==== Testo fornito

Rosy Bindi *

Il 27 maggio 1923 nasceva a Firenze Lorenzo Milani. Ma noi siamo qui e non a Firenze, perché Barbiana, dove viene esiliato a 31 anni, diventa subito il luogo del suo riscatto e della sua salvezza.
A don Bensi, suo padre spirituale, e alla madre che lo invitavano a considerare questa parrocchia un banco di prova provvisorio, rispondeva: “Non c’è motivo di considerarmi tarpato se sono quassù. La grandezza d’una vita non si misura dalla grandezza del luogo in cui s’è svolta. E neanche le possibilità di far bene si misurano sul numero dei parrocchiani”.
Aveva ragione. Questo centenario vorremmo fosse un’occasione per restituire Lorenzo Milani alla verità del suo magistero e della sua persona, per tornare ad ascoltare la sua voce. Chi era don Milani? Un uomo inquieto, assetato di assoluto, che a vent’anni ha voltato le spalle ai privilegi della sua influente famiglia cosmopolita e borghese per farsi prete; un sacerdote sempre obbediente alla sua chiesa eppure insofferente verso una fede praticata per abitudine o superstizione; un maestro esigente che non ha risparmiato critiche a un sistema scolastico selettivo e ai suoi allievi ha insegnato ad essere cittadini sovrani, consapevoli dei loro diritti.
Sarebbe un errore contrapporre il prete al maestro, separare la lingua sacra dalla lingua profana, le lezioni di catechismo con la cartina della Palestina attaccata al muro della canonica e quelle di italiano fatte leggendo il giornale o i contratti di lavoro. Ed è sbagliato considerare don Lorenzo un testimone del passato, una personalità scomoda solo per la Chiesa e l’Italia degli anni Cinquanta e Sessanta.

========

▶ Consegna a
Conta le righe dell'elenco in cui compare la parola "another", distinguendo tra maiuscole e minuscole. Indica soltanto il numero.

==== Elenco dell'esercizio

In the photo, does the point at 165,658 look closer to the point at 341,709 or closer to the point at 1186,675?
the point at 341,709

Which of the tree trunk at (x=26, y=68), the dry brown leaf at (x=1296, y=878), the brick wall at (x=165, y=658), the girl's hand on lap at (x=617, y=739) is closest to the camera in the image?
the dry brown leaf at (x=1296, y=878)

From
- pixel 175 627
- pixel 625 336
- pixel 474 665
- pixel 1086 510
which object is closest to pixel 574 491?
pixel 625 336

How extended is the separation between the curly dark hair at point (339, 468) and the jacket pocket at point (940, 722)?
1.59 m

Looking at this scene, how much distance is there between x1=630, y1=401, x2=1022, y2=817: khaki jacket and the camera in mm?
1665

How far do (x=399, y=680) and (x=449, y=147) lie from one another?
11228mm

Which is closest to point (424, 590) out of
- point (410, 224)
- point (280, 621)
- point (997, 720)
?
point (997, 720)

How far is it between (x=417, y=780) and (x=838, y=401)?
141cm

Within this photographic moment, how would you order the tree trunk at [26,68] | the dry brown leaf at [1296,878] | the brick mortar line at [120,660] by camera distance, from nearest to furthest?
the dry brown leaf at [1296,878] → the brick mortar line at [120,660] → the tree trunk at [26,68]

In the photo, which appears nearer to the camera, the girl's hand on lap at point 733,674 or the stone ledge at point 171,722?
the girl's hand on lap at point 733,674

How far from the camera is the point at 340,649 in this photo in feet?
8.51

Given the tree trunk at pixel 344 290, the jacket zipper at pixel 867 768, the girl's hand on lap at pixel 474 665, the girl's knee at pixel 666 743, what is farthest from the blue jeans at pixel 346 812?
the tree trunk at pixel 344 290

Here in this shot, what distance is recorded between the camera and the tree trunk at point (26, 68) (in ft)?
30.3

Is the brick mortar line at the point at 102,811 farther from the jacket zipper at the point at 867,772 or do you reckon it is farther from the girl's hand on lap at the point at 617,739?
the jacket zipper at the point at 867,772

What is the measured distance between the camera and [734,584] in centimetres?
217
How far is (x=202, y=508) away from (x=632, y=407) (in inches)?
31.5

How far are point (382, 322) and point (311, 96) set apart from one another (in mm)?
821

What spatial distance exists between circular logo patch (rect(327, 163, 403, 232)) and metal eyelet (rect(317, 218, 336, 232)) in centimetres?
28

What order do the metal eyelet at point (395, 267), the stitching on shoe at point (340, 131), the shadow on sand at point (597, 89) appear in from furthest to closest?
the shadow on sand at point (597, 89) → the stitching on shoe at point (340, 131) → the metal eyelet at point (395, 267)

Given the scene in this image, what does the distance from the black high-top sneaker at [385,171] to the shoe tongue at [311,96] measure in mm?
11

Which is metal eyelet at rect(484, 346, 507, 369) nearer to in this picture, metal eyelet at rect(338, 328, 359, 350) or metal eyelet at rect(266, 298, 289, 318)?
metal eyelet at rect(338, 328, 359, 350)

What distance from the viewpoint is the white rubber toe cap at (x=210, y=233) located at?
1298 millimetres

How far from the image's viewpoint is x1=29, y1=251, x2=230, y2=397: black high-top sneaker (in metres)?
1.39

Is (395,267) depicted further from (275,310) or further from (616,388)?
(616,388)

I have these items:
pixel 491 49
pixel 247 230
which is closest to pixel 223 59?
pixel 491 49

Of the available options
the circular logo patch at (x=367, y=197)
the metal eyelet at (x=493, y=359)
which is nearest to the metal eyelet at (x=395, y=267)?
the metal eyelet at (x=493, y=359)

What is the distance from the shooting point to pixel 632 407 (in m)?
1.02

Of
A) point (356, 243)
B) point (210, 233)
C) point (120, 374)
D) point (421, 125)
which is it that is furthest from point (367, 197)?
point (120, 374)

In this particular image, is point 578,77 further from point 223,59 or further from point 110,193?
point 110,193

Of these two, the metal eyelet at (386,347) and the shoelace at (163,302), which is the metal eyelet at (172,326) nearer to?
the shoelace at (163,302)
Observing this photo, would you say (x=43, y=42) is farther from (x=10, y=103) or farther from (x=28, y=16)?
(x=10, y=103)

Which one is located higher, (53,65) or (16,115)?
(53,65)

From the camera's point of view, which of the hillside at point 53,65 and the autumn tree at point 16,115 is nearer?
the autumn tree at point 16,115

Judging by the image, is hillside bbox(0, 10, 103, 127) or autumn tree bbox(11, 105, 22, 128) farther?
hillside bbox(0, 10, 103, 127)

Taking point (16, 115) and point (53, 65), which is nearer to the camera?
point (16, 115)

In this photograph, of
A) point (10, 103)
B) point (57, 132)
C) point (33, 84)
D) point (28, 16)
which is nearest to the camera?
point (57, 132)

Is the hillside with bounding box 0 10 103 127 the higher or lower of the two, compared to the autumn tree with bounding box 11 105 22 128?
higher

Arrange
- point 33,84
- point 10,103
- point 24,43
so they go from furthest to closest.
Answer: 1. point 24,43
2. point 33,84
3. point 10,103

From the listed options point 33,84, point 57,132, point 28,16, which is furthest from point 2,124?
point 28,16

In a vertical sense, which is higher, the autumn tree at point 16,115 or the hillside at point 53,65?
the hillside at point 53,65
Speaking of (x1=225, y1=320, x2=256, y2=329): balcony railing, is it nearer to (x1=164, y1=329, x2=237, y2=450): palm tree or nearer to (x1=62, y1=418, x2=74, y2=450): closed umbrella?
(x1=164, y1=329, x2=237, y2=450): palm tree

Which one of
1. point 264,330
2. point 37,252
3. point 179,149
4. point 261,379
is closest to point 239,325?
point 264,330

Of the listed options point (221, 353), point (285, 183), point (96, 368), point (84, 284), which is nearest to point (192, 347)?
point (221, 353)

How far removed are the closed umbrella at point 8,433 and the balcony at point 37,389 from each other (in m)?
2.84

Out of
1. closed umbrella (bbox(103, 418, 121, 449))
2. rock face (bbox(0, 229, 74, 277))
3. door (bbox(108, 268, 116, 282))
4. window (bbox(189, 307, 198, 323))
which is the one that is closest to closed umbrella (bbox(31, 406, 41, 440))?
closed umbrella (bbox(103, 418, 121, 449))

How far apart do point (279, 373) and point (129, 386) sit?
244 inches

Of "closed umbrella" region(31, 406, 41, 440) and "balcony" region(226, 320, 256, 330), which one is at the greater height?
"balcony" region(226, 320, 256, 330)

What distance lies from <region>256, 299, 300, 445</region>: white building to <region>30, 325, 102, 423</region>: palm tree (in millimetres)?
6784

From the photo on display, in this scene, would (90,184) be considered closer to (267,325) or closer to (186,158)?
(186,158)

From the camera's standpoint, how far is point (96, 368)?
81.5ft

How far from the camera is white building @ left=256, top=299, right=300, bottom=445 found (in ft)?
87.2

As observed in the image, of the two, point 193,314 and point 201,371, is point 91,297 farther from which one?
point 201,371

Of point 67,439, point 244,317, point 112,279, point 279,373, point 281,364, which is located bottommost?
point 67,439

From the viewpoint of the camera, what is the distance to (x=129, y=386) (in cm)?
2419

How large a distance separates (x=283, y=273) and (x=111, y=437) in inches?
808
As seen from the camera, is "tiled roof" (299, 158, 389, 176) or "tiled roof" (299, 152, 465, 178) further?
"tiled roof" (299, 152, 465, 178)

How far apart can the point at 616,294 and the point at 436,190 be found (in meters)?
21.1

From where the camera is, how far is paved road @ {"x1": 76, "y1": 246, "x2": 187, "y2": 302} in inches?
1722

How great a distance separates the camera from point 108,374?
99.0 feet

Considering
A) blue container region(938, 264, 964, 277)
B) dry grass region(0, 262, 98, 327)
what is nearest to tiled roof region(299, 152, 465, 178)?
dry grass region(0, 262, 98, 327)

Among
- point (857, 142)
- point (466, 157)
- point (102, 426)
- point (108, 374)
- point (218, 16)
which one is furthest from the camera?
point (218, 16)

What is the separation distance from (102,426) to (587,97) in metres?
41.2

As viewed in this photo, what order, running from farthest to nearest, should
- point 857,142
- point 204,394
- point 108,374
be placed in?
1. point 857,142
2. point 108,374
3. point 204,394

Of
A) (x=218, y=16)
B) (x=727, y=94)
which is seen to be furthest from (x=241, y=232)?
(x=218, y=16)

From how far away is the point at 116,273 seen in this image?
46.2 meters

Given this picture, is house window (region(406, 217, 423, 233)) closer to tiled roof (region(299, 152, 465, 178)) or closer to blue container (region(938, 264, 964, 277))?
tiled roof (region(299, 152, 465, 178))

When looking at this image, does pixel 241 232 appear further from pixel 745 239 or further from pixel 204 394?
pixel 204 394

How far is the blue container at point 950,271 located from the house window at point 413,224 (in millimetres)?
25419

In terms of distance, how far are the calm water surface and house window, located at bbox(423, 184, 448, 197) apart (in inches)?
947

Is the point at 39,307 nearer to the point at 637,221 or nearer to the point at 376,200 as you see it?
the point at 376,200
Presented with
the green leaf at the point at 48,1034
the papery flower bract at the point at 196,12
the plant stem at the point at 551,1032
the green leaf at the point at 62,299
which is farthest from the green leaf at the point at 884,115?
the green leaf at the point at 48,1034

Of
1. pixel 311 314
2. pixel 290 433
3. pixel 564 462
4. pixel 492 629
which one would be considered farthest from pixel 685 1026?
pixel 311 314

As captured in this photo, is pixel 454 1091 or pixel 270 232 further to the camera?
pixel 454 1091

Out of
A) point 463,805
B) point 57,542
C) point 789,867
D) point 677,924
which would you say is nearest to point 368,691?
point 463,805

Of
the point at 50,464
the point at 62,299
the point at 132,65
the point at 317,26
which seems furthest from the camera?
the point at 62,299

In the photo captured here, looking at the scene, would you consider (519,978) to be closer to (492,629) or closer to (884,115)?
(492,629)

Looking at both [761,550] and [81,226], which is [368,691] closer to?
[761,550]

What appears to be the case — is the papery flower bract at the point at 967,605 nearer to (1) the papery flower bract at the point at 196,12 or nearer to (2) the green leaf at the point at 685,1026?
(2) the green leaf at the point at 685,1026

========

▶ Consegna b
Ricopia dal testo su don Milani tutto ciò che va da "Rosy Bindi *" fino a "della sua salvezza.".

▶ Risposta a
2

▶ Risposta b
Rosy Bindi *

Il 27 maggio 1923 nasceva a Firenze Lorenzo Milani. Ma noi siamo qui e non a Firenze, perché Barbiana, dove viene esiliato a 31 anni, diventa subito il luogo del suo riscatto e della sua salvezza.